WASHINGTON (Reuters) – The U.S. Securities and Exchange Commission (SEC) will seek input on whether digital customer engagement innovations used by financial firms should be governed by existing rules or may need new ones, commission chair Gary Gensler told Reuters.
While the SEC’s thinking on the subject is at an “early stage,” its rules may need updating to account for an artificial intelligence-led revolution in predictive analytics, differential marketing and behavioral prompts designed to optimize customer engagement, he said.
The SEC plans to launch a sweeping consultation in coming days that could have major ramifications for retail brokers, wealth managers and robo-advisers, which increasingly use such tools to drive customers to higher-revenue products.
“We’re at a transformational time. I really believe data analytics and AI can bring a lot of positives, but it means we should look back and think about what does this mean for user interface, user engagement, fairness and bias,” said Gensler. “What does it mean about rules written in an earlier era?”
The consultation was partly sparked by January’s meme stock saga, which resulted in intense scrutiny of retail broker practices, including “gamification” — game-like prompts designed to optimize customer engagement.
Gensler told Congress in a May hearing about the saga that the SEC would seek public input on gamification.
He now says the agency should examine the gamut of digital-engagement practices. While such features can increase consumers’ access to capital markets, they may also expose them to increased risks.
Certain behavioral prompts could potentially be considered investment advice and regulated as such, he added.
“These digital engagement practices raise questions as to when marketing becomes advice, when is it a recommendation, what’s the duty of care?” said Gensler, who was previously a professor at MIT where he taught classes on financial technology.
Gensler echoed a growing worry among regulators that such tools may perpetuate discriminatory behavior. With some marketing practices, for example, companies customize product offerings and prices to customers’ preferences and profile.

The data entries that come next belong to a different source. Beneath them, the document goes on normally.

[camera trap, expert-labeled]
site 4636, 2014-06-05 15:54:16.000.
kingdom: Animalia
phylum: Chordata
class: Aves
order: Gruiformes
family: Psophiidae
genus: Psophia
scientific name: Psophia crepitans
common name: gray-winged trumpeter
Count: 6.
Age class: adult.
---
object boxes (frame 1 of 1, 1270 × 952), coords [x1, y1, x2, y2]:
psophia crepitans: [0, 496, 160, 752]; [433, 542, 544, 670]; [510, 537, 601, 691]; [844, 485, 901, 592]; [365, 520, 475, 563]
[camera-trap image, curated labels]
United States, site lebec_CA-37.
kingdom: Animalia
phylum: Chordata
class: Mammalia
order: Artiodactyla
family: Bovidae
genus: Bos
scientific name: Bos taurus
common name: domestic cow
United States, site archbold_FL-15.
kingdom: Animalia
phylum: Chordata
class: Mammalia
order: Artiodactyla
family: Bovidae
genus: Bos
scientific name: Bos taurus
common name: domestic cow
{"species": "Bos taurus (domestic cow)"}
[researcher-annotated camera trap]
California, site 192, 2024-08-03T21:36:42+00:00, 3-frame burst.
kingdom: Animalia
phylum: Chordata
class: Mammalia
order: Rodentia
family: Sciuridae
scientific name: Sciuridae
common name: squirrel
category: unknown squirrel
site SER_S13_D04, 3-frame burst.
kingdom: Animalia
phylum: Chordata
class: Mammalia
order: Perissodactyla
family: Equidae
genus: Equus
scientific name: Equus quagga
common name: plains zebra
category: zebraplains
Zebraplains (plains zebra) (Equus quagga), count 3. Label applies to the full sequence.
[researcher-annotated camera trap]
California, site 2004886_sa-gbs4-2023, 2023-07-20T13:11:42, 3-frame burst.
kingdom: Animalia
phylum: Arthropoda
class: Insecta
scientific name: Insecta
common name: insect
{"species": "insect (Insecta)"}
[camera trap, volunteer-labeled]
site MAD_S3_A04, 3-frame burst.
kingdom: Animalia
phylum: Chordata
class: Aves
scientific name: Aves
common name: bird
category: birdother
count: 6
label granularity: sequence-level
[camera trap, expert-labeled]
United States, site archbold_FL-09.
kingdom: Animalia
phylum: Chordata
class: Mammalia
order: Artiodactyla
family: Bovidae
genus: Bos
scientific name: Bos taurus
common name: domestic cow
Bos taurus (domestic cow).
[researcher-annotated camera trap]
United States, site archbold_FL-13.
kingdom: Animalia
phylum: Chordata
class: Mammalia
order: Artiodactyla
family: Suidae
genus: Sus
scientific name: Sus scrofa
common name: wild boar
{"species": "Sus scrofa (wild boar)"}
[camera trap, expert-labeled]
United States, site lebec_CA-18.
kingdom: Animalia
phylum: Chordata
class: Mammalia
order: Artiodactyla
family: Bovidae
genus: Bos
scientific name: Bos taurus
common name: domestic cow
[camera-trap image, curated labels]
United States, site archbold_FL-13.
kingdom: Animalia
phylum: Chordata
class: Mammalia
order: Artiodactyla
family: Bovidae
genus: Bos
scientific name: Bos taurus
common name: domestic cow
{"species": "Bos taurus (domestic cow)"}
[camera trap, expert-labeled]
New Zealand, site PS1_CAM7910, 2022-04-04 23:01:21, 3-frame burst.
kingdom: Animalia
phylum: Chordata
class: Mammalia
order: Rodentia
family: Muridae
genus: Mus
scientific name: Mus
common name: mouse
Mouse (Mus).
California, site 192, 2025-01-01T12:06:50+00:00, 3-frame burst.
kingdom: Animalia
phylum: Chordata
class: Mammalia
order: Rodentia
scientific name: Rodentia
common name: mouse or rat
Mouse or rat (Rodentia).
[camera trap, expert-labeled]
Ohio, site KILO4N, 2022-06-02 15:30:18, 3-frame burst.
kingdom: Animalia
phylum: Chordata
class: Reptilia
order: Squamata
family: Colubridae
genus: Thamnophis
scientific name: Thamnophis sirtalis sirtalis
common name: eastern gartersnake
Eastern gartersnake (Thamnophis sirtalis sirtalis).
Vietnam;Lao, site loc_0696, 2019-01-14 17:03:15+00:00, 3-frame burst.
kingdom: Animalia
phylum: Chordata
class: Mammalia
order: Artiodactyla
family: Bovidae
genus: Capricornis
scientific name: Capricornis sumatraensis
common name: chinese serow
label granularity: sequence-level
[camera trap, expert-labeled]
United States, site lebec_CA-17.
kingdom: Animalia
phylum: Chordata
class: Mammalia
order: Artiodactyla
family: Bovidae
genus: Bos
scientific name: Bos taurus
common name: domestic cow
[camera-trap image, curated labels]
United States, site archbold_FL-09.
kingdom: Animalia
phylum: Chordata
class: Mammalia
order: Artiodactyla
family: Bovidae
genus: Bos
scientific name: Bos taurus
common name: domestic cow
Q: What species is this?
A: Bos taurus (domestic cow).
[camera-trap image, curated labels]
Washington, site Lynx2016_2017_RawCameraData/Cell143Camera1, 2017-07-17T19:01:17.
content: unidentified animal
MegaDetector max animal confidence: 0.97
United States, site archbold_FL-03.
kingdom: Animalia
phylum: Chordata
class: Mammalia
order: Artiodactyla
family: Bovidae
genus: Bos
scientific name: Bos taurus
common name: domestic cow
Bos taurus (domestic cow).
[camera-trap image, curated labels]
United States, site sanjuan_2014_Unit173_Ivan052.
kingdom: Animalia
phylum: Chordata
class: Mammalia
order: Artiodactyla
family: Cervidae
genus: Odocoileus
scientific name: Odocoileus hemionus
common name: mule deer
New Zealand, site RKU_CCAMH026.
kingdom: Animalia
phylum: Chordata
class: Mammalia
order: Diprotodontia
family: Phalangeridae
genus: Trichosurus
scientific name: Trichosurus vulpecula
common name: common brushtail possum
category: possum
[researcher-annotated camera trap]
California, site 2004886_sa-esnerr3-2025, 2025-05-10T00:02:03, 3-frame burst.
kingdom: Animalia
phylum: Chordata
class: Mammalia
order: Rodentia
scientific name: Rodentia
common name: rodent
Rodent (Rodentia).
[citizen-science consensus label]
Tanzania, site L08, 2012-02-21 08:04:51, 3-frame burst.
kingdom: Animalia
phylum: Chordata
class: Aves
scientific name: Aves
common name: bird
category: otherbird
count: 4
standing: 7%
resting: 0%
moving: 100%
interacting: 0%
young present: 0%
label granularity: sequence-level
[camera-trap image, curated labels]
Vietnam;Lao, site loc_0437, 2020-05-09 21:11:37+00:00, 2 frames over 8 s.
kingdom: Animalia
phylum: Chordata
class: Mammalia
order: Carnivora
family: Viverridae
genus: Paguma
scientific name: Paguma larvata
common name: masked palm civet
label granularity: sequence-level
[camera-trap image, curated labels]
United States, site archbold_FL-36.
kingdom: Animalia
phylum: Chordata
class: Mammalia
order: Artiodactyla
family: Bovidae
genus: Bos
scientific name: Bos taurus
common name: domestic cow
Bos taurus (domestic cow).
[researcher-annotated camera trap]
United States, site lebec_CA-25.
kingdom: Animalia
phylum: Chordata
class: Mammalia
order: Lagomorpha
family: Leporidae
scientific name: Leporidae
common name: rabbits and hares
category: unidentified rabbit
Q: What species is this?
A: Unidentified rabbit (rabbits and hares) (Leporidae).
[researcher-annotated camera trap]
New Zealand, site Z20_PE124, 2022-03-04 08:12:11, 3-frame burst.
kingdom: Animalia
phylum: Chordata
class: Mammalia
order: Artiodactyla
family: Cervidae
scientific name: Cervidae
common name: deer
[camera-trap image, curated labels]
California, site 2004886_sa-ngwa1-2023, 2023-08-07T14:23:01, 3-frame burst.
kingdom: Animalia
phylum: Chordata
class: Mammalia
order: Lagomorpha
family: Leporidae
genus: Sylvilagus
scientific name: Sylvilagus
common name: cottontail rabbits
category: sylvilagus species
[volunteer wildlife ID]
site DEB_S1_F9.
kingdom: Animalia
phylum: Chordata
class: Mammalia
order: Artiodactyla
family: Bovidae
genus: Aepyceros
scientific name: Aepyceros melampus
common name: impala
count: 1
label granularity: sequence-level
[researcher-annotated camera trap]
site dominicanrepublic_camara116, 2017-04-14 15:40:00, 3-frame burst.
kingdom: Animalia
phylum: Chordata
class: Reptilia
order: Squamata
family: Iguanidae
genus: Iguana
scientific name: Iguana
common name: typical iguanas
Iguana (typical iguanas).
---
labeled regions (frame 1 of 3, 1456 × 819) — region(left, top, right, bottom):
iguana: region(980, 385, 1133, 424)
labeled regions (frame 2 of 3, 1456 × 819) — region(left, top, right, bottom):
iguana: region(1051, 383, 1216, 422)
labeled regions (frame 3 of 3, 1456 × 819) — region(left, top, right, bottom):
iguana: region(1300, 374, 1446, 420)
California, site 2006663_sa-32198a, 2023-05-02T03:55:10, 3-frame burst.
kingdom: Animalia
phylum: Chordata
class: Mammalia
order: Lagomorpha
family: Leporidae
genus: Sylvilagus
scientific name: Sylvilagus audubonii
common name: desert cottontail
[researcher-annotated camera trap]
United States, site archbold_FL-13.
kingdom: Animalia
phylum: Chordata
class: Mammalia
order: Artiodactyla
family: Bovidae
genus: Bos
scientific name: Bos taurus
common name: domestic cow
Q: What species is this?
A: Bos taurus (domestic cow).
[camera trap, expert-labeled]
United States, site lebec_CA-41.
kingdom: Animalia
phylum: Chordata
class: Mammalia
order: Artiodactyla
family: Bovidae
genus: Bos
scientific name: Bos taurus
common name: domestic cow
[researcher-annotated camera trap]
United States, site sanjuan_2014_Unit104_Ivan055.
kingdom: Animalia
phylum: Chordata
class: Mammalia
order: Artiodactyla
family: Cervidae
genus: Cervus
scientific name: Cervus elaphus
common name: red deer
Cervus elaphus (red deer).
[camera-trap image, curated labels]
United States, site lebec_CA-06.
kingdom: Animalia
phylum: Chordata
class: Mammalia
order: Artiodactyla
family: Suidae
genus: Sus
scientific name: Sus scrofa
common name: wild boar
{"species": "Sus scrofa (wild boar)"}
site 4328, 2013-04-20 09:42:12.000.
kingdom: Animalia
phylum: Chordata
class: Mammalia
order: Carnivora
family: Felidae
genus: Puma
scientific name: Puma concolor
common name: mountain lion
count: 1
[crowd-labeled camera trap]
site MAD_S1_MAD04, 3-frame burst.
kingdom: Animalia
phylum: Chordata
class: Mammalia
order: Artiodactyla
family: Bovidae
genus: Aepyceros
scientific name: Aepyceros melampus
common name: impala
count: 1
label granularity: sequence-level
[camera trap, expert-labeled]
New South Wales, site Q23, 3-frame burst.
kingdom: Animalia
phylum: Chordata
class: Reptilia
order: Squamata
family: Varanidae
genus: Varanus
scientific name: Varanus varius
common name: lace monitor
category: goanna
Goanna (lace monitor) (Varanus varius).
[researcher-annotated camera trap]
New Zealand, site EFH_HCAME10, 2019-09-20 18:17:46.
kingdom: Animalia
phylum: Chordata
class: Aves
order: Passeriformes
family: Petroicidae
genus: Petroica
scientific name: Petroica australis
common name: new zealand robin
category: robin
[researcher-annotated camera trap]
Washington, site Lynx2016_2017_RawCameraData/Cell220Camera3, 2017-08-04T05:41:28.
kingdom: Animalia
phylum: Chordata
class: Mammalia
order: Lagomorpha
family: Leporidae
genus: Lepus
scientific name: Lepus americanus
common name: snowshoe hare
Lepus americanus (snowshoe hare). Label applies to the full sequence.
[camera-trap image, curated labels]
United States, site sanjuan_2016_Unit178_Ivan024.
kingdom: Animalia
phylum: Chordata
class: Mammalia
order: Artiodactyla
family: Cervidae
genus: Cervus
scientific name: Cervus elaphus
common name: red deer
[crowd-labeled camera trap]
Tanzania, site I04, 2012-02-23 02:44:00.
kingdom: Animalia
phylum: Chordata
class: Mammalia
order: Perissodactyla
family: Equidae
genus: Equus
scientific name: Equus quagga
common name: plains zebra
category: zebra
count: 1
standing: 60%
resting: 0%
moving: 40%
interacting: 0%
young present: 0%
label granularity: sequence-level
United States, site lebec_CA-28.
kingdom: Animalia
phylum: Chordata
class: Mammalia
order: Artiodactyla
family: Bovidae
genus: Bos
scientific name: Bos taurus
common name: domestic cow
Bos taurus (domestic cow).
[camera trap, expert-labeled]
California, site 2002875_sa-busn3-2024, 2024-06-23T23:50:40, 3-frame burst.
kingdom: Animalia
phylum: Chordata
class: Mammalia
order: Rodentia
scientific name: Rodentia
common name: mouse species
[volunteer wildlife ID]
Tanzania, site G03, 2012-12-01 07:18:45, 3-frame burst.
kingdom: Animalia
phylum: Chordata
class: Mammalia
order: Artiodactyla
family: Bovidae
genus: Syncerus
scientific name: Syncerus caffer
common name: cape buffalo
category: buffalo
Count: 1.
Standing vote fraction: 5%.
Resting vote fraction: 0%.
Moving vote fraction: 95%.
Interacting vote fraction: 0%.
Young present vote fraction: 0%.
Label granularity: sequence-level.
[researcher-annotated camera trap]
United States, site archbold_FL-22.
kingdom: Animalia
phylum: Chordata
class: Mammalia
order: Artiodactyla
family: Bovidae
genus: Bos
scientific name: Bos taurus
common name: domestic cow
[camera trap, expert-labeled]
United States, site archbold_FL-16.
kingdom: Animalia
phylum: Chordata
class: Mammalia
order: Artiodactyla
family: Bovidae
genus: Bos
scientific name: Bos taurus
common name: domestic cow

“The data that’s coming in to these data analytics, whether it be machine learning or deep learning, will represent the biases in society, as they exist already,” he said.
Since becoming SEC chair in April, Gensler has set out an ambitious agenda, pursuing new climate change and workforce related disclosures, cracking down on the boom in special purpose acquisition company, or SPAC, deals and increasing scrutiny of U.S.-listings of Chinese companies.
Gensler said the SEC’s planned new SPAC rules would enhance disclosures, particularly regarding the costs of deals and how later stage investors would be diluted.
Wall Street’s biggest gold rush of recent years, SPACs are listed shell companies that raise funds to acquire a private company and take it public, allowing targets to sidestep the more onerous regulatory checks of an initial public offering.
But some critics say later stage investors are getting ripped off by SPAC sponsors, which are also early investors.
“Think about the cost at every stage: at the beginning, the sponsor fees, the underwriting fees, the lawyers’ fees. It all adds up to a very intensive and costly process,” said Gensler.